[Spatial reasoning records]
──────────────────────────────

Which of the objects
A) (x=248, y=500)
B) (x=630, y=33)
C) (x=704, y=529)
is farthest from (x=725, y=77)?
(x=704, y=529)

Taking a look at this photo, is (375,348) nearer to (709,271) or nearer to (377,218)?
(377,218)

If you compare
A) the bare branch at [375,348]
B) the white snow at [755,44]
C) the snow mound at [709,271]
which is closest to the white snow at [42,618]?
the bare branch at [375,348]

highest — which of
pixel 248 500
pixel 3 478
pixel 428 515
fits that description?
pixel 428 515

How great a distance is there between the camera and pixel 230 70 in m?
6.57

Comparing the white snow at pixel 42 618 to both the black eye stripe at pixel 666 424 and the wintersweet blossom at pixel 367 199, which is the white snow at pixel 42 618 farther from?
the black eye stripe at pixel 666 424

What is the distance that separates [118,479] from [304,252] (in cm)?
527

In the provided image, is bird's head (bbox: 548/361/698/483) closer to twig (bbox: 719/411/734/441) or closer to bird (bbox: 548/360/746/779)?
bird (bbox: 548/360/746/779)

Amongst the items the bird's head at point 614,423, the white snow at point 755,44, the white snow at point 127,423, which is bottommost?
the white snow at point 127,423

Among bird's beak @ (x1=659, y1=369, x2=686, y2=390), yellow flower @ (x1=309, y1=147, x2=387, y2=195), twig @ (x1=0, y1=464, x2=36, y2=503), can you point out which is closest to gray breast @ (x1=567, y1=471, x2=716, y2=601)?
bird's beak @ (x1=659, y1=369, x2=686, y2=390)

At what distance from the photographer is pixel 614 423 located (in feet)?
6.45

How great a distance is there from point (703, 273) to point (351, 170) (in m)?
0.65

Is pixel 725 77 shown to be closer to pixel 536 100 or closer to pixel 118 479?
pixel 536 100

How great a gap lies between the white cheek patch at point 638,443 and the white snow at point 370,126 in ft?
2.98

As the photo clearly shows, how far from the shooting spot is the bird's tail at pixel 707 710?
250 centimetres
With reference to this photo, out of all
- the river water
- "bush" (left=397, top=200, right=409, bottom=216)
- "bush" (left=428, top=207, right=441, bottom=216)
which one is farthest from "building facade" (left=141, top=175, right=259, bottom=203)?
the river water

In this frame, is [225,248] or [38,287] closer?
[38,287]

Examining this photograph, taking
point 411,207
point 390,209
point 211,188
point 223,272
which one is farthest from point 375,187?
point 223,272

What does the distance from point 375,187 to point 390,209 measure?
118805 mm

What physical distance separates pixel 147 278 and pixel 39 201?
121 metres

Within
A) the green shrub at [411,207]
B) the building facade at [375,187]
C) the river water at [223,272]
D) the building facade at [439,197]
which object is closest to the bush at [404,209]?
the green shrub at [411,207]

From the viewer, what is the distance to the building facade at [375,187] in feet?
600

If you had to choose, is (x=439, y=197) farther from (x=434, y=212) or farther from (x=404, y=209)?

──────────────────────────────

EXERCISE DETAILS: Repeat, with no changes, each line from the one with "As the photo" to the end of the listing, including both ends and nothing else.

FINAL RESULT:
As the photo clearly shows, how far from the shooting spot is the bird's tail at pixel 707 710?
250 centimetres
With reference to this photo, out of all
- the river water
- "bush" (left=397, top=200, right=409, bottom=216)
- "bush" (left=428, top=207, right=441, bottom=216)
which one is farthest from "building facade" (left=141, top=175, right=259, bottom=203)?
the river water

In this frame, is [225,248] or [38,287] closer?
[38,287]

Examining this photograph, taking
point 411,207
point 390,209
point 211,188
point 223,272
which one is farthest from point 375,187?
point 223,272

What does the distance from point 375,187 to point 390,209 measure?
118805 mm

What physical distance separates pixel 147 278 and pixel 39 201?
121 metres

Within
A) the green shrub at [411,207]
B) the building facade at [375,187]
C) the river water at [223,272]
D) the building facade at [439,197]
which object is closest to the bush at [404,209]?
the green shrub at [411,207]

From the viewer, what is the distance to the building facade at [375,187] in feet?
600

If you had to choose, is (x=439, y=197) farther from (x=434, y=212) or farther from (x=404, y=209)?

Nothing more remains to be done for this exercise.